Records from a dataset
BEGIN

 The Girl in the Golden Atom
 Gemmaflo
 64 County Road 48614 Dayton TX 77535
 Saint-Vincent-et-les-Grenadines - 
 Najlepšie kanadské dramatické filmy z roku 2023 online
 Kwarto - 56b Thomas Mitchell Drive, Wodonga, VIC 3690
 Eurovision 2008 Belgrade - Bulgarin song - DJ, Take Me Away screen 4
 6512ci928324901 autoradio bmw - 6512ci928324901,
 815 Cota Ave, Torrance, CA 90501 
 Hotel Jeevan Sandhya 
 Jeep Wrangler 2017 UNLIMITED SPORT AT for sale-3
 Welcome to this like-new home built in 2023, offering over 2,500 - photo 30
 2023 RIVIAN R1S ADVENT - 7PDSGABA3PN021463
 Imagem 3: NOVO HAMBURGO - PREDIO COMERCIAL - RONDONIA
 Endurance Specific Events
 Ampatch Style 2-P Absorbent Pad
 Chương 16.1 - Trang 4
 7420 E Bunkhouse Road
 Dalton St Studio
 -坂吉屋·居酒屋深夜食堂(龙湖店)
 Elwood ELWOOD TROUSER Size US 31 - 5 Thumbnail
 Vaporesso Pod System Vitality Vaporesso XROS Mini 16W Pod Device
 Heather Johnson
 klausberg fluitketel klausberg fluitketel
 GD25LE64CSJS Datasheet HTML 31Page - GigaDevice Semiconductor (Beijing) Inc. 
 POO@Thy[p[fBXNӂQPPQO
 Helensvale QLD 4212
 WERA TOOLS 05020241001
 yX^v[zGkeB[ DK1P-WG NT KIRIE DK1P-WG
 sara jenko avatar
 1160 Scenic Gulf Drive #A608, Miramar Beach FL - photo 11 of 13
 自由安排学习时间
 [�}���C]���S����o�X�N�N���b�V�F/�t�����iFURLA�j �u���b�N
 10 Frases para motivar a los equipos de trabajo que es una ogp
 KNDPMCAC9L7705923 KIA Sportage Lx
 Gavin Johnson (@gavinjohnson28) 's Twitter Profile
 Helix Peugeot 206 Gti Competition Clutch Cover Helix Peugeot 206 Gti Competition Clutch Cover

END

Assignment
Copy the lines from the beginning of the records through the line containing "Vaporesso Pod System", swapping "Road" for "Street" and keeping every other word unchanged.

Your response
 The Girl in the Golden Atom
 Gemmaflo
 64 County Street 48614 Dayton TX 77535
 Saint-Vincent-et-les-Grenadines - 
 Najlepšie kanadské dramatické filmy z roku 2023 online
 Kwarto - 56b Thomas Mitchell Drive, Wodonga, VIC 3690
 Eurovision 2008 Belgrade - Bulgarin song - DJ, Take Me Away screen 4
 6512ci928324901 autoradio bmw - 6512ci928324901,
 815 Cota Ave, Torrance, CA 90501 
 Hotel Jeevan Sandhya 
 Jeep Wrangler 2017 UNLIMITED SPORT AT for sale-3
 Welcome to this like-new home built in 2023, offering over 2,500 - photo 30
 2023 RIVIAN R1S ADVENT - 7PDSGABA3PN021463
 Imagem 3: NOVO HAMBURGO - PREDIO COMERCIAL - RONDONIA
 Endurance Specific Events
 Ampatch Style 2-P Absorbent Pad
 Chương 16.1 - Trang 4
 7420 E Bunkhouse Street
 Dalton St Studio
 -坂吉屋·居酒屋深夜食堂(龙湖店)
 Elwood ELWOOD TROUSER Size US 31 - 5 Thumbnail
 Vaporesso Pod System Vitality Vaporesso XROS Mini 16W Pod Device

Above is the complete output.